Does the order intend that all the directors should become incommunicado after the agenda is received and till the board meeting? The board meeting is not a jury trial where discussion among members is prohibited. Does the order not cast aspersions on integrity and wisdom of directors?
Oppression: It’s a fancy word and appears to be a perfect recipe to achieve desired results. Its emotional quotient is very high. This is the reason why as per the order, Mistry is the oppressed party without any substantial proof. If the board in majority decision did not agree with Mistry, it is oppression. Therefore, as long as all decisions of the board were as decided or desired by Mistry, it was democracy. The moment his writ stops, it is oppression.
Winding up: Para 183 says “…otherwise the facts, as narrated above, it would justify a winding-up order on the ground that it was just and equitable that the company should be wound up and thereby, it is a fit case to pass order under Section 242 of the Companies Act, 2013.”

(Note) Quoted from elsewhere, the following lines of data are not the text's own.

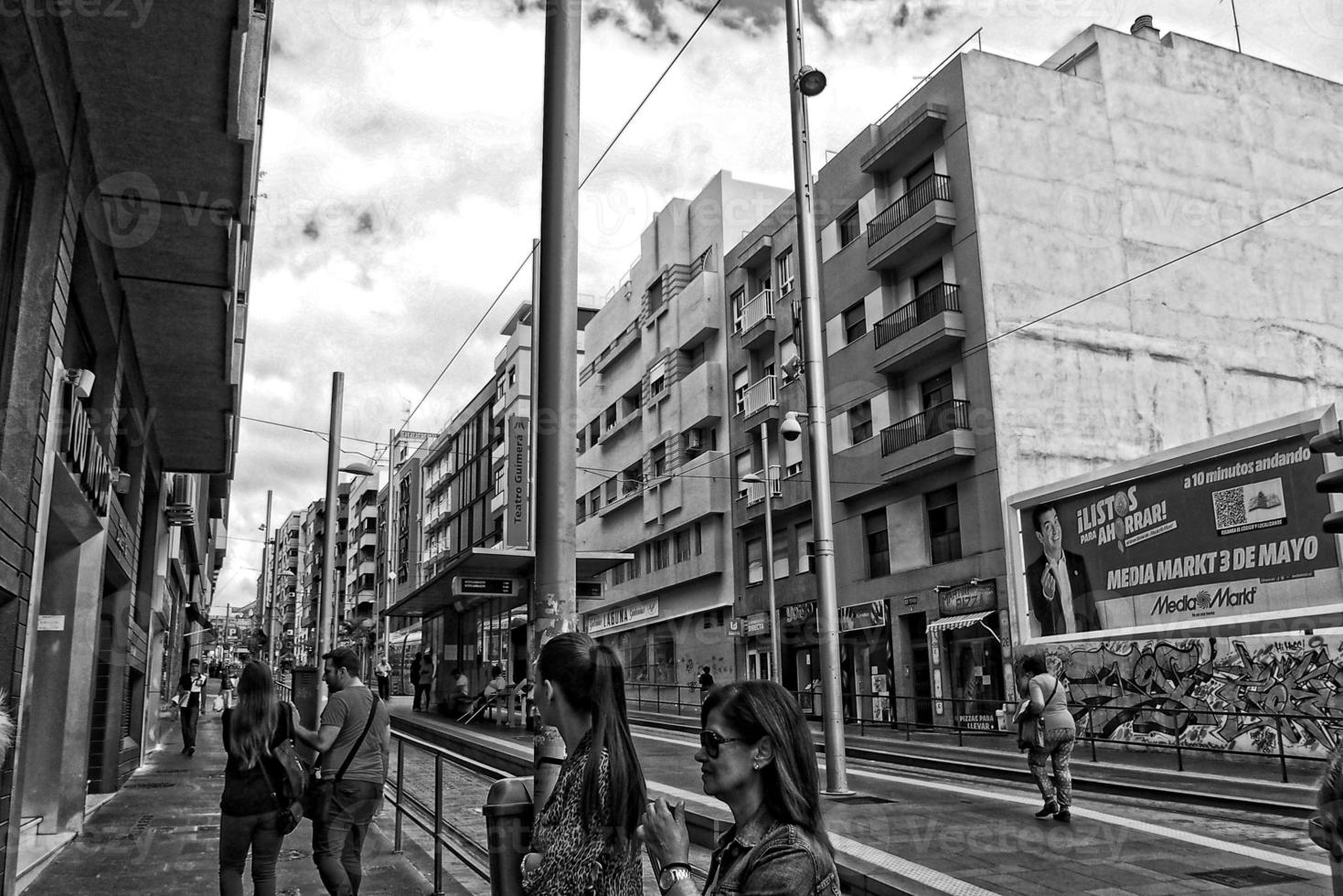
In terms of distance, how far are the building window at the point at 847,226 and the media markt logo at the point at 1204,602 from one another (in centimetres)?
1583

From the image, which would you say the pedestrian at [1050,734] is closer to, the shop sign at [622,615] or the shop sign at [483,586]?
the shop sign at [483,586]

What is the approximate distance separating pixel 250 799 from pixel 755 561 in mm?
34321

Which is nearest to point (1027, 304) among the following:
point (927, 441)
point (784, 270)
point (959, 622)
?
point (927, 441)

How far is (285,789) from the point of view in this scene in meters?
6.21

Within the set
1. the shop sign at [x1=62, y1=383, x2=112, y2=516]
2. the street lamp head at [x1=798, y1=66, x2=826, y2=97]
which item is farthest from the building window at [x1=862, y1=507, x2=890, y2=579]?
the shop sign at [x1=62, y1=383, x2=112, y2=516]

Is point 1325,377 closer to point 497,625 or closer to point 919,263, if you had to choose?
point 919,263

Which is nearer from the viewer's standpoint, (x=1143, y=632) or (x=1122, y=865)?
(x=1122, y=865)

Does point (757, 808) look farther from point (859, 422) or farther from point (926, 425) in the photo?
point (859, 422)

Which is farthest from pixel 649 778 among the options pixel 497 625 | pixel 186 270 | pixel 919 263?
pixel 919 263

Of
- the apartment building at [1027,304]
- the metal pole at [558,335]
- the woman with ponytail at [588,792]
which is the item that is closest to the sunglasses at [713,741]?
the woman with ponytail at [588,792]

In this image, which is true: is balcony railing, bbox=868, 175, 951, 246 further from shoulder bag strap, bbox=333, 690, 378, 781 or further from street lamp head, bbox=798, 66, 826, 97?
shoulder bag strap, bbox=333, 690, 378, 781

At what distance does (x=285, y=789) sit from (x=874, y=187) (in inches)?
1164

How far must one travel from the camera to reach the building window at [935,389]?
98.4ft

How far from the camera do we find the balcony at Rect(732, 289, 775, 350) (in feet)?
127
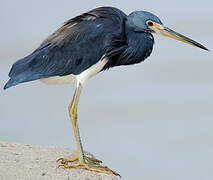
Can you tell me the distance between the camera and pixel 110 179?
6.09m

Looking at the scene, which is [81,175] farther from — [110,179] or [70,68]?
[70,68]

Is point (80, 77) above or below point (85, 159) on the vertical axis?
above

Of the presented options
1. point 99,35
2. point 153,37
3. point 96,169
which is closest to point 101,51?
point 99,35

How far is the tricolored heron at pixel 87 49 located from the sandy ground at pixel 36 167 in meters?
0.09

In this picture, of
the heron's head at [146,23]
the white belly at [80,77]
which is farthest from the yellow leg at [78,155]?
the heron's head at [146,23]

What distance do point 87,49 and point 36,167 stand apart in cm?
115

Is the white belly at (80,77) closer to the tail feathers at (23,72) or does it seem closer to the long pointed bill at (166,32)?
the tail feathers at (23,72)

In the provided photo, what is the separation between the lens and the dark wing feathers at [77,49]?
599 cm

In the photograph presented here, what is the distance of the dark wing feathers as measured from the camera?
19.6 ft

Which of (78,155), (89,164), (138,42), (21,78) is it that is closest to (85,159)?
(89,164)

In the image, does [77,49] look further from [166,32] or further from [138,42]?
[166,32]

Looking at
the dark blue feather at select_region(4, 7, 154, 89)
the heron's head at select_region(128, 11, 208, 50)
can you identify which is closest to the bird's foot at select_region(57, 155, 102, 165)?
→ the dark blue feather at select_region(4, 7, 154, 89)

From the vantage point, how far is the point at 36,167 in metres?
6.14

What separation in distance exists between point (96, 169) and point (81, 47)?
1.10m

If removal of an executive chairman by majority of the board and majority shareholders can be treated as a serious act of mismanagement and oppression, leading to the winding-up order, probably most companies would be eligible for such an action. Winding up of a company is akin to death penalty and cannot be treated as a trivial matter deserving a passing remark.
Oppression has been argued based on the Articles of Association (AoA), which existed for long. Even prior to Mistry family becoming shareholders, Tata Sons was a private company. Article 75 of AoA empowers Tata Sons to ask a shareholder to sell their holding through a special resolution, something that can be used against the Mistry family firms to exit.

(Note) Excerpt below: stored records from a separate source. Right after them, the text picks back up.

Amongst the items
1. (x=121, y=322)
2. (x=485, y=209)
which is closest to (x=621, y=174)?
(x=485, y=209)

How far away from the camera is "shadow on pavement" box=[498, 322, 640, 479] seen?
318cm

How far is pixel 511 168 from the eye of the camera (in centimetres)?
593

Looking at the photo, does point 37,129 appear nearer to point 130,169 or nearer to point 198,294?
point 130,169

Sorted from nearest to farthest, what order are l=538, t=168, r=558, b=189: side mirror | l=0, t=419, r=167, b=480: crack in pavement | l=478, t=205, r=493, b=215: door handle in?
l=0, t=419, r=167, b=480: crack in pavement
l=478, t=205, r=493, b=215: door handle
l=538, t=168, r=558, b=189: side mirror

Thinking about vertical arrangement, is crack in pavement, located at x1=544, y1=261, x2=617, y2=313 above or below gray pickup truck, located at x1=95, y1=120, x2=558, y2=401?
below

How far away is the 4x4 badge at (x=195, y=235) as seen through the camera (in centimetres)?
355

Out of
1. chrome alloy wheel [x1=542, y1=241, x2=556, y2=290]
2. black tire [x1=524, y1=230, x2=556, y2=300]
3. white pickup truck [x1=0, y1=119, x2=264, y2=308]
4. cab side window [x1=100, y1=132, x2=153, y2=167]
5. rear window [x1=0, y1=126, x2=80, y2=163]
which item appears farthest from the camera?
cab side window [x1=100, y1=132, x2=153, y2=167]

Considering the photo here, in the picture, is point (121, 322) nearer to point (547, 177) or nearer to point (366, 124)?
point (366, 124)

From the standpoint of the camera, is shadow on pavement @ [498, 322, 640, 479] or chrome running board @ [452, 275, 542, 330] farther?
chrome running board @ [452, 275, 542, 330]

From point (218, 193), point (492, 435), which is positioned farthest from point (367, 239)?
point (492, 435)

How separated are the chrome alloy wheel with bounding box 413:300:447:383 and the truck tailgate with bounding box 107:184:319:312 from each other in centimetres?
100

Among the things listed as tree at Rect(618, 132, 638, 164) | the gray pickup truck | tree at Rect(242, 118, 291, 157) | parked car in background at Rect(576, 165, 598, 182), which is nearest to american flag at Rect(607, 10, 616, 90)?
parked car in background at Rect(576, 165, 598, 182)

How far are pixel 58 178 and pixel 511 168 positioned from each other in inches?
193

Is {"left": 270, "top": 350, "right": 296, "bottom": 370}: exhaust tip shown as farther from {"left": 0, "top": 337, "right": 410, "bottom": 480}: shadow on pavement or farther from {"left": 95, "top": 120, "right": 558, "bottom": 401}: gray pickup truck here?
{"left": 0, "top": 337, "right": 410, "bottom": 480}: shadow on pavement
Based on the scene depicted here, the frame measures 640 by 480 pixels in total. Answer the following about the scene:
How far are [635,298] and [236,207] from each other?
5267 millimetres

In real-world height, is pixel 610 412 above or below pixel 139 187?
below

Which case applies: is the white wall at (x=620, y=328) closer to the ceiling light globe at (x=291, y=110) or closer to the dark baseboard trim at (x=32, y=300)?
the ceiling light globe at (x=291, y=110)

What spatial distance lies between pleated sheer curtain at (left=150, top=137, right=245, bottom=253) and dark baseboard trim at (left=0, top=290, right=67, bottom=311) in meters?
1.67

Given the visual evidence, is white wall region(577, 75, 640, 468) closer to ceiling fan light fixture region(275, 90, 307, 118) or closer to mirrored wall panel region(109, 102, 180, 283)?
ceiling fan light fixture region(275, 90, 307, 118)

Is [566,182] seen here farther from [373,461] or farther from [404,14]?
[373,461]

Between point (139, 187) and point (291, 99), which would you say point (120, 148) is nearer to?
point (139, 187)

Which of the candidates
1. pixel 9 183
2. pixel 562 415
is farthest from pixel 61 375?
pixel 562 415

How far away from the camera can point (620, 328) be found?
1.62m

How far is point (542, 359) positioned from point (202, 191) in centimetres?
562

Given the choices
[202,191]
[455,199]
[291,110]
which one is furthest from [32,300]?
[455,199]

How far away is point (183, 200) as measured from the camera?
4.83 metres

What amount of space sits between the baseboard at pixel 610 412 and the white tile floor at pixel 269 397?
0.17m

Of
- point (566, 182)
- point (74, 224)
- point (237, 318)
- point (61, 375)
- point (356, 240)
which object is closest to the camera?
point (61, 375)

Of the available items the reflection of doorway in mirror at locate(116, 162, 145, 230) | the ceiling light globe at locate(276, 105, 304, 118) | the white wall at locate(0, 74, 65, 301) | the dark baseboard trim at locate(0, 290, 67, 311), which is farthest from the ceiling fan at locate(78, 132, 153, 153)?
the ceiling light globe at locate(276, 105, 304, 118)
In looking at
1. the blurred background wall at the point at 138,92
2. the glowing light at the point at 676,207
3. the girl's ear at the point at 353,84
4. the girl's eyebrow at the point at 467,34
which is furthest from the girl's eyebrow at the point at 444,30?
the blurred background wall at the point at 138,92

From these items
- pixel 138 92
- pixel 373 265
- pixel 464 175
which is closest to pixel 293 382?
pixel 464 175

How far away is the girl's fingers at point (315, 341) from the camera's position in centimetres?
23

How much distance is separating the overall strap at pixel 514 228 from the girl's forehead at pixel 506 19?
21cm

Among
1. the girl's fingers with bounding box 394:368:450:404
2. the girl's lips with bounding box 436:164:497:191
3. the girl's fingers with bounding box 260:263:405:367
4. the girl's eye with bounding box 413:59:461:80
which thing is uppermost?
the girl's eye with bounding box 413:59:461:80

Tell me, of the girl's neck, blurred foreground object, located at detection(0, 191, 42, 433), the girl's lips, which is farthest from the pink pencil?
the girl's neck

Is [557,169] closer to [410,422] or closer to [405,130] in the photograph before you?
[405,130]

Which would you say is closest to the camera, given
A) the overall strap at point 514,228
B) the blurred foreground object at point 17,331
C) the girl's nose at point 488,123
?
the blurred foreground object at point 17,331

What is oppression? The meaning of the term “oppression" as explained by Lord Cooper in the Scottish case of Elder versus Elder & Watson Ltd was cited with approval by Wanchoo J of the Supreme Court of India in Shanti Prasad Jain vs Kalinga Tubes. He said the conduct in question should at least involve a visible departure from the standards of their dealing, and violations of conditions of fair play on which every shareholder who entrusts his money to the company is entitled to rely on.

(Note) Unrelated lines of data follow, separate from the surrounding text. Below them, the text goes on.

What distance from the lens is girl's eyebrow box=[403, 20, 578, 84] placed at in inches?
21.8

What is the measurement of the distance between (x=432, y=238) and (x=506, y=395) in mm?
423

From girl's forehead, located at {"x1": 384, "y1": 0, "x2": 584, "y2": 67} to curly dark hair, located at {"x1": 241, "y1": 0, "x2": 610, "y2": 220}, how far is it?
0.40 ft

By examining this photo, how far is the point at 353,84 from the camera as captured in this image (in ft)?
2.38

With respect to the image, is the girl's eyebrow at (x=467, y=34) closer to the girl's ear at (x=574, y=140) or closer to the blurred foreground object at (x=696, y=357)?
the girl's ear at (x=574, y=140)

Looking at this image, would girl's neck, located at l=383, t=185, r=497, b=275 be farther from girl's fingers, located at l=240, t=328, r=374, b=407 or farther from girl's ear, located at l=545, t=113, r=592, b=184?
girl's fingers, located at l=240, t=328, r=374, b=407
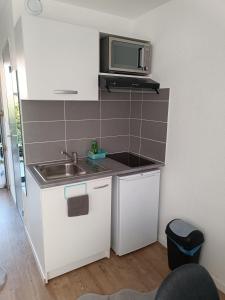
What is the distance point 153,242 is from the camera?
241 cm

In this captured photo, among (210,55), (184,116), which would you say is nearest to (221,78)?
(210,55)

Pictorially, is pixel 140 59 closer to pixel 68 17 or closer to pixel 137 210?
pixel 68 17

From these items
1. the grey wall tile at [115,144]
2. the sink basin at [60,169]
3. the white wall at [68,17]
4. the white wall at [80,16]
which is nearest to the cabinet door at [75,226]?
the sink basin at [60,169]

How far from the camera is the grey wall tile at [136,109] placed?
99.4 inches

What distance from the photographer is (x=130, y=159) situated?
8.02 feet

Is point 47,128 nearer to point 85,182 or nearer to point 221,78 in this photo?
point 85,182

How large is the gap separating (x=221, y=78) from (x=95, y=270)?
6.31 ft

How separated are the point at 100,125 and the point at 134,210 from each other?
986 mm

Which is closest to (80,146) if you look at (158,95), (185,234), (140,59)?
(158,95)

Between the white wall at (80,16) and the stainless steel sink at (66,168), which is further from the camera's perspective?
the stainless steel sink at (66,168)

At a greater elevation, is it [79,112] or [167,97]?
[167,97]

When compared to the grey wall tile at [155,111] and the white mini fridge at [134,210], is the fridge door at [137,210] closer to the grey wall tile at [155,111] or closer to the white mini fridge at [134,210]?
the white mini fridge at [134,210]

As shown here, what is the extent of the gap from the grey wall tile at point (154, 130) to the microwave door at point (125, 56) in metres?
0.55

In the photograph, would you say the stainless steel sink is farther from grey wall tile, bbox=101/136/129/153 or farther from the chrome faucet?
grey wall tile, bbox=101/136/129/153
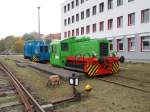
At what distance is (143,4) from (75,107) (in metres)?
27.4

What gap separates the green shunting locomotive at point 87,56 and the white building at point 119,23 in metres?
15.4

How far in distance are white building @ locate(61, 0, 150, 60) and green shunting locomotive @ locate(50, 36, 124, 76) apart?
605 inches

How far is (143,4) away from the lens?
33.6 m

The complainant must show that he is suffering from oppression in his capacity as a member and not in any other capacity. To constitute oppression, persons concerned with the management must be guilty of fraud, misfeasance or misconduct towards the members. It does not include mere domestic disputes between directors and members or lack of confidence between one set of members and others.
The order fails to establish beyond doubt any ingredient of oppression.
The mismanagement is alleged based on a few instances, which again are mostly management decisions. One case of alleged mismanagement needs special discussion -- Tata Docomo, which in my opinion determines DNA of the company. And explains how trust is created.
No doubt the Tatas may have ended up paying more than what it may have paid had they fought. Yet in their view, money is well spent in keeping faith and trust alive. The decision may not be commercially prudent, but then did the Tatas benefit personally by paying more? If preserving ethical behaviour, culture and founding principles at the cost of financial gain is mismanagement, then certainly allegations of mismanagement are true, but one can never estimate the loss incurred by loss of name and brand.
The battle is now at the final stage and will be fought at the SC’s door. The judgment will be eagerly awaited as it will have far-reaching impact on Corporate India, boards and directors.
J N Gupta is co-founder and managing director of Stakeholder Empowerment Services. Views are personal.